Buddha lehrt das große Mitgefühl, weil – so seine Erkenntnis – materieller Wohlstand und technischer Fortschritt zwar manches Problem löst, aber neue Probleme schafft. Beziehungen zu anderen jedoch tragen langfristig zur wahren Zufriedenheit bei. Der Gier, Aggression und Verblendung können wir nur entgegenwirken, wenn wir aufhören, nur an uns selbst zu denken und uns so furchtbar wichtig zu nehmen.
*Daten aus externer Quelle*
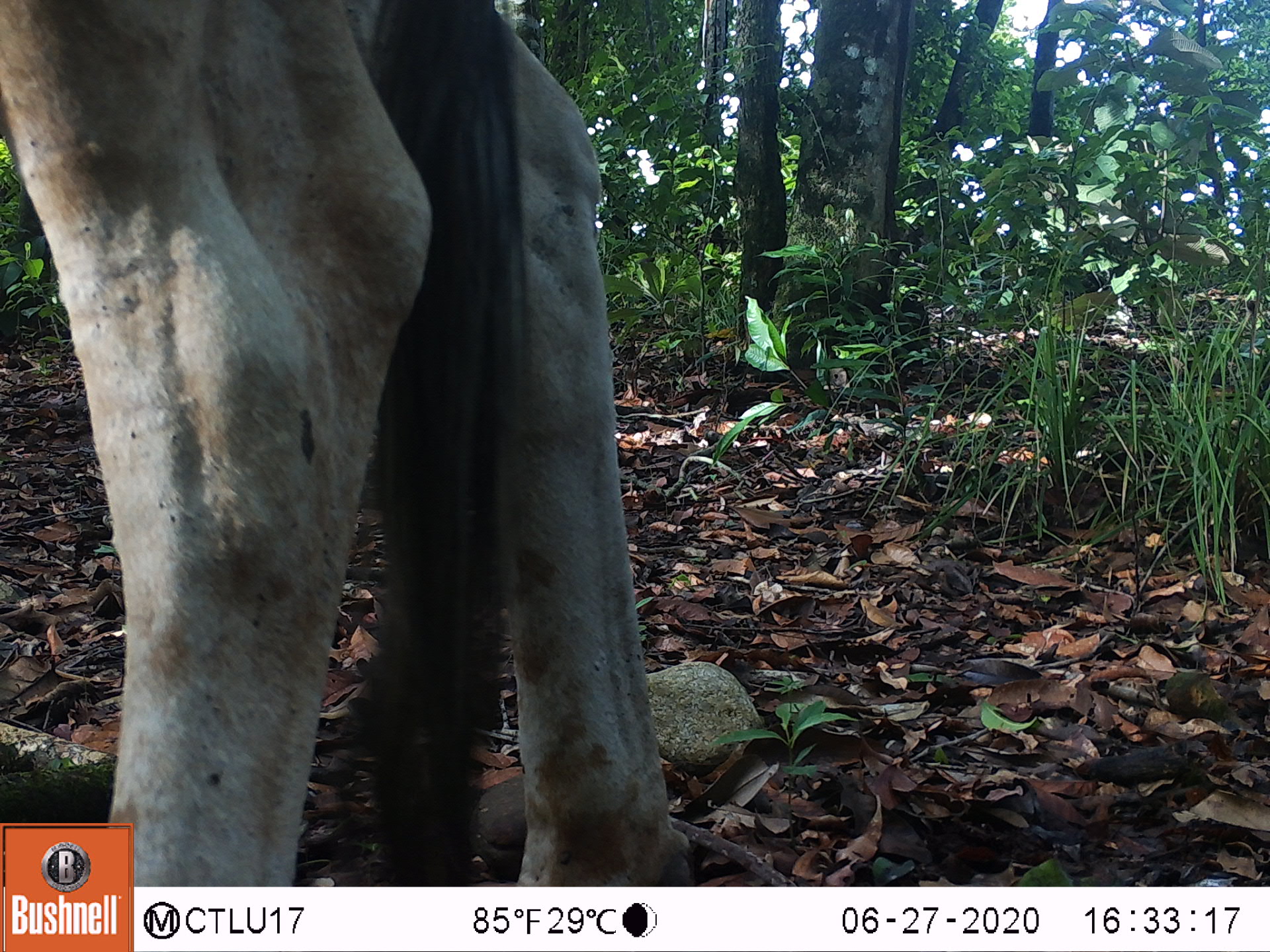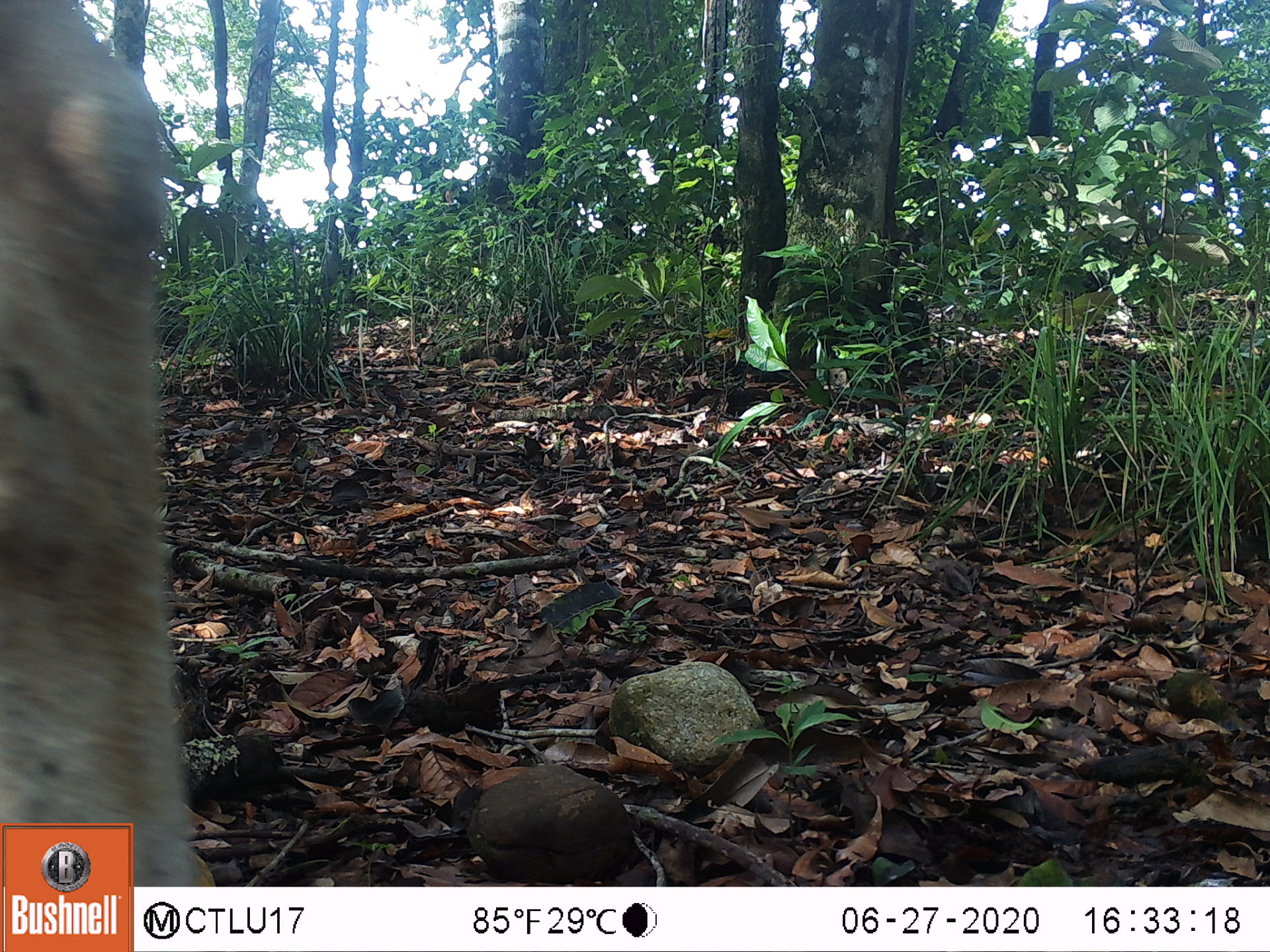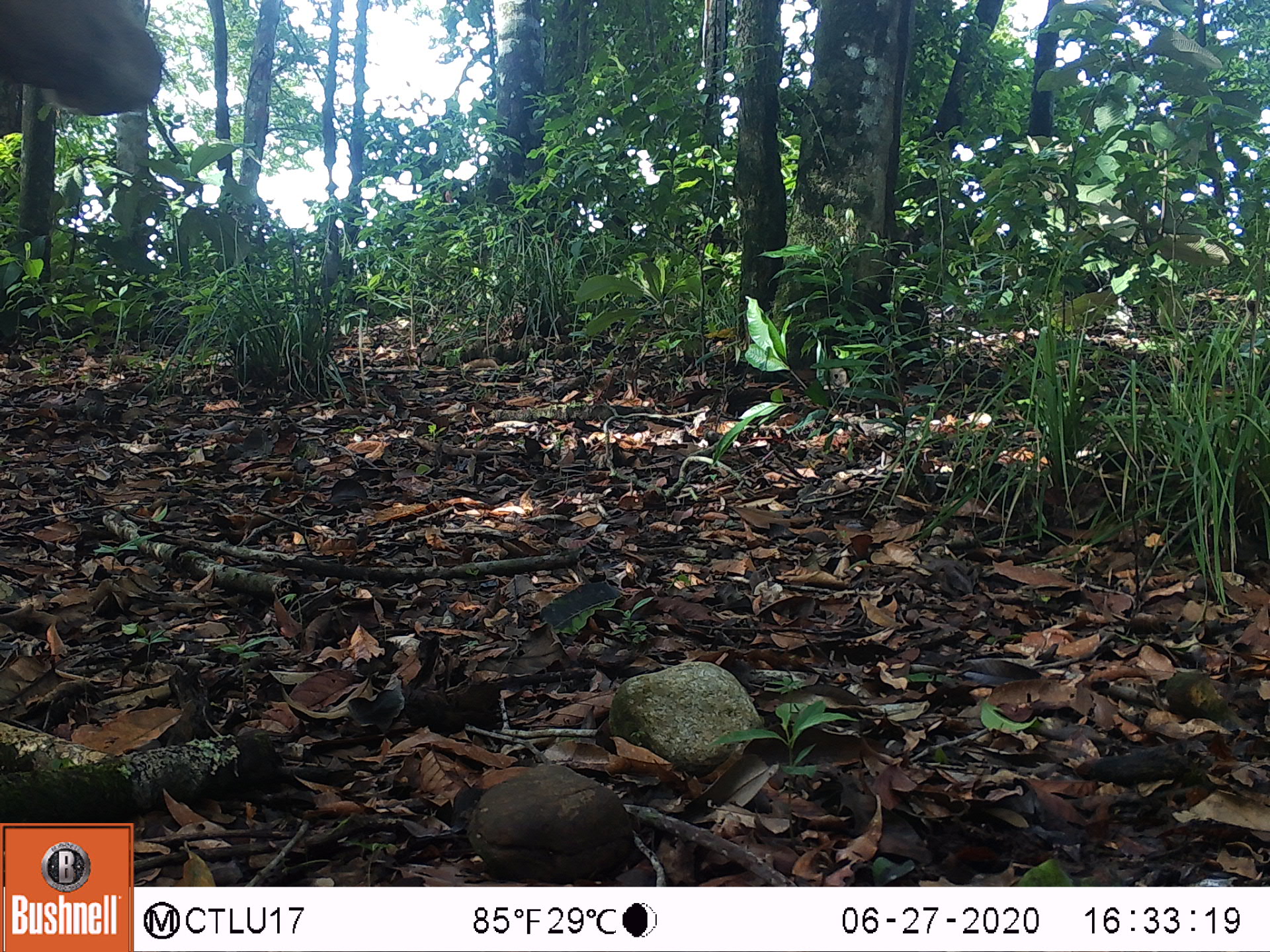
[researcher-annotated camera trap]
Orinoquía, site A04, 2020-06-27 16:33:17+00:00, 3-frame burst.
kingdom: Animalia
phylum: Chordata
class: Mammalia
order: Artiodactyla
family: Bovidae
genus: Bos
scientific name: Bos taurus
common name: cow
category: cattle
Cattle (cow) (Bos taurus).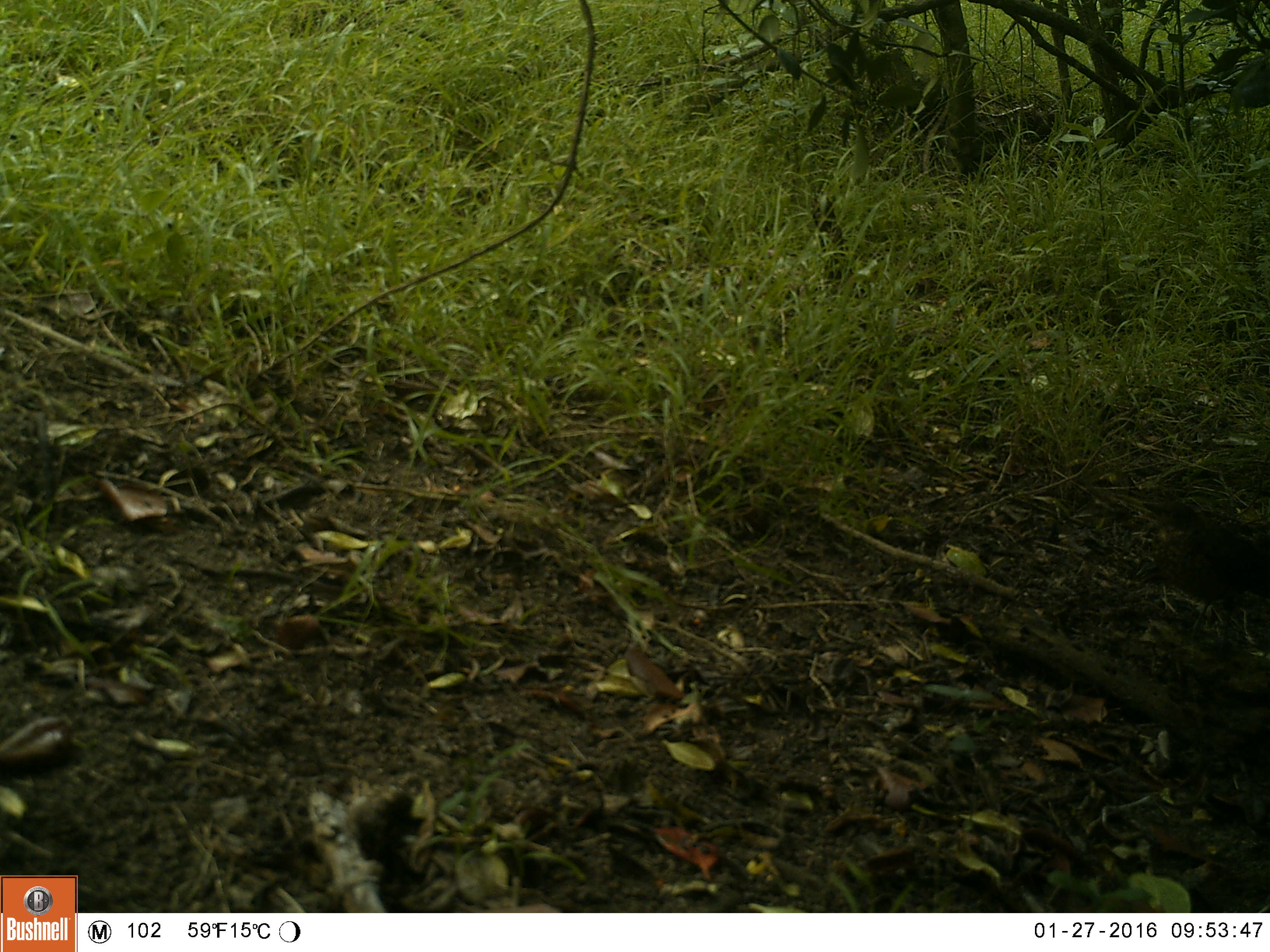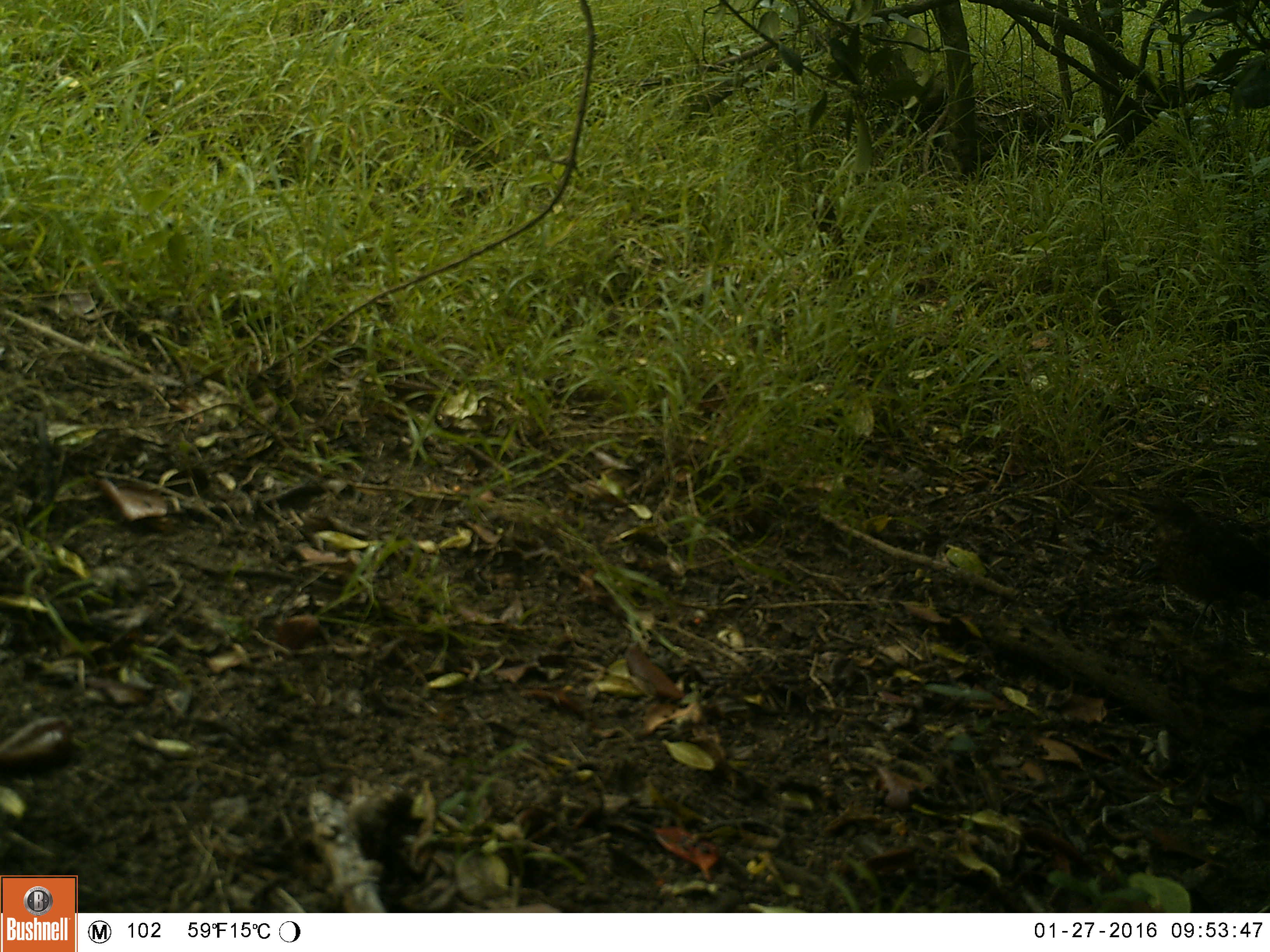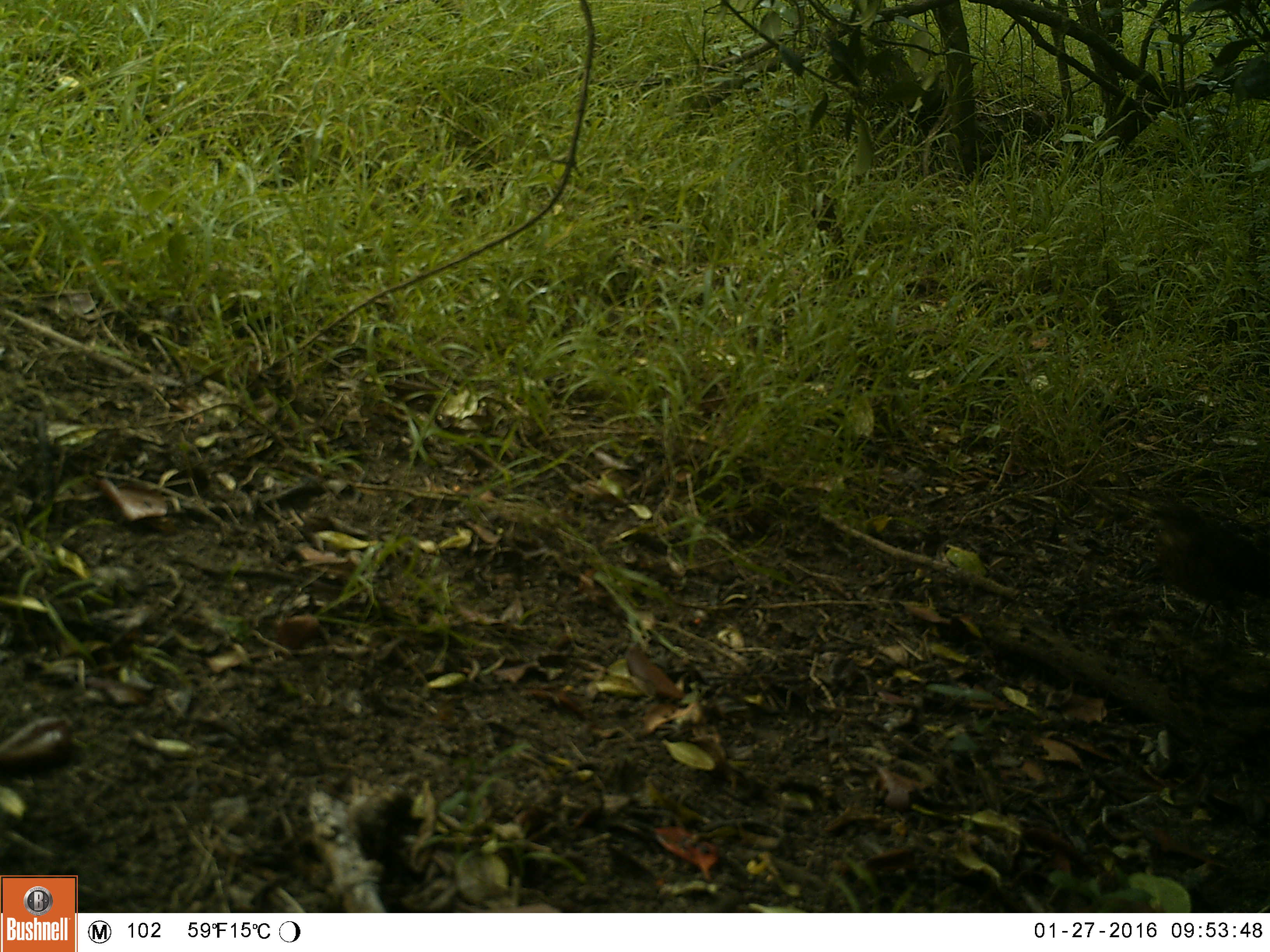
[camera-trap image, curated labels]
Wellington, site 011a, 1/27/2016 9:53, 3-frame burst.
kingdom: Animalia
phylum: Chordata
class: Aves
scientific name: Aves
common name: bird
INFO: Grundzüge des Buddhismus
Die Vier Edlen Wahrheiten
1. Das Leben ist Leiden.
2. Die Ursachen des Leidens sind Gier, Aggression und Verblendung.
3. Durch Loslassen erlöschen die Ursachen und damit das Leiden.
4. Der Weg zur Aufhebung ist der Achtfache Pfad.
Der Achtfache Pfad
Er besteht aus acht Teilen, die sich wiederum in drei Bereiche gliedern lassen:
1. Weisheit (rechte Sicht, rechte Entschlossenheit)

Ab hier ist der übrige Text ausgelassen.